Material
------------------------------------------------------------

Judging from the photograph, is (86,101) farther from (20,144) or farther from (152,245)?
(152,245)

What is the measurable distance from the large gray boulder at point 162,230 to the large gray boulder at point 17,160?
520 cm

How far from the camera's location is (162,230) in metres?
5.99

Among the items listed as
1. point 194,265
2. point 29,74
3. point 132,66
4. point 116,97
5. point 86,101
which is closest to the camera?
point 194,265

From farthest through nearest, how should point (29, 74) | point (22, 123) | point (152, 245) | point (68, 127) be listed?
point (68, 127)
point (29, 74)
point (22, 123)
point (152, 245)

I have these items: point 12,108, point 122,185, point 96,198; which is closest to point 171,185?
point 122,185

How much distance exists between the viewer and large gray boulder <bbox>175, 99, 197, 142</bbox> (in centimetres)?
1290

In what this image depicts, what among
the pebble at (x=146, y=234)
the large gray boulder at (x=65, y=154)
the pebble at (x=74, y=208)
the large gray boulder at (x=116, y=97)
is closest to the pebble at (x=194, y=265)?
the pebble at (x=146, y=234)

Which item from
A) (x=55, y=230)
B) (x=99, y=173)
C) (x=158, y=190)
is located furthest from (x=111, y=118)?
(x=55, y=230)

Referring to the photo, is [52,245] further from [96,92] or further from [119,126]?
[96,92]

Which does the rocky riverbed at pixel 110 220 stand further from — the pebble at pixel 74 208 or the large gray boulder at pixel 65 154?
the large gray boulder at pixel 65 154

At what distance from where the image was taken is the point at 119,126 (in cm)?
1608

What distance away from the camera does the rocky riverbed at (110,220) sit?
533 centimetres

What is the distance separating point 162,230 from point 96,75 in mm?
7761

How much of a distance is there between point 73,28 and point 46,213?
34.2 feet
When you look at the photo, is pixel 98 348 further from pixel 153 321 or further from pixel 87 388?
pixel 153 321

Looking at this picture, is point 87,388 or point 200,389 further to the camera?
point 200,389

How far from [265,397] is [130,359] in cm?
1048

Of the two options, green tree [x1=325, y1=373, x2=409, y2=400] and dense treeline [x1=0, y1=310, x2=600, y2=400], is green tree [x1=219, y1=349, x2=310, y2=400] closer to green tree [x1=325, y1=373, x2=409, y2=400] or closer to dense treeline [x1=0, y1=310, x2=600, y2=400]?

------------------------------------------------------------

Task brief
Reproduce the records above, swapping "rocky riverbed" for "stony streambed" wherever it appears and leaving everything else unchanged.

Task response
Judging from the photograph, is (86,101) farther from (20,144) or farther from (152,245)?
(152,245)

What is the measurable distance from the large gray boulder at point 162,230 to the large gray boulder at point 17,160?
520 cm

How far from the camera's location is (162,230) in metres?
5.99

Among the items listed as
1. point 194,265
2. point 29,74
3. point 132,66
4. point 116,97
5. point 86,101
which is closest to the camera?
point 194,265

From farthest through nearest, how should point (29, 74) | point (22, 123) | point (152, 245) | point (68, 127) be listed?
point (68, 127)
point (29, 74)
point (22, 123)
point (152, 245)

I have these items: point 12,108, point 122,185, point 96,198; which is closest to point 171,185?
point 122,185

How much distance exists between the viewer and large gray boulder <bbox>175, 99, 197, 142</bbox> (in centimetres)?
1290

In what this image depicts, what among
the pebble at (x=146, y=234)
the large gray boulder at (x=65, y=154)
the pebble at (x=74, y=208)
the large gray boulder at (x=116, y=97)
is closest to the pebble at (x=194, y=265)?
the pebble at (x=146, y=234)

Which item from
A) (x=55, y=230)
B) (x=99, y=173)
C) (x=158, y=190)
is located furthest from (x=111, y=118)?
(x=55, y=230)

Referring to the photo, is [52,245] further from [96,92] or further from [119,126]?
[96,92]

Which does the stony streambed at pixel 110 220 stand further from — the pebble at pixel 74 208 or the large gray boulder at pixel 65 154?
the large gray boulder at pixel 65 154

At what distance from where the image was taken is the point at 119,126 (in cm)?
1608

What distance away from the camera does the stony streambed at (110,220) sit?
533 centimetres

What is the distance separating point 162,230 from point 96,75 in mm?
7761

How much of a distance is there between point 73,28 and point 46,213?
34.2 feet
When you look at the photo, is pixel 98 348 further from pixel 153 321 or further from pixel 87 388?
pixel 153 321

Looking at this picture, is point 87,388 or point 200,389 further to the camera?
point 200,389

How far from [265,397] is [130,359] in cm?
1048

Of the two options, green tree [x1=325, y1=373, x2=409, y2=400] and dense treeline [x1=0, y1=310, x2=600, y2=400], is green tree [x1=219, y1=349, x2=310, y2=400] closer to green tree [x1=325, y1=373, x2=409, y2=400] or closer to dense treeline [x1=0, y1=310, x2=600, y2=400]?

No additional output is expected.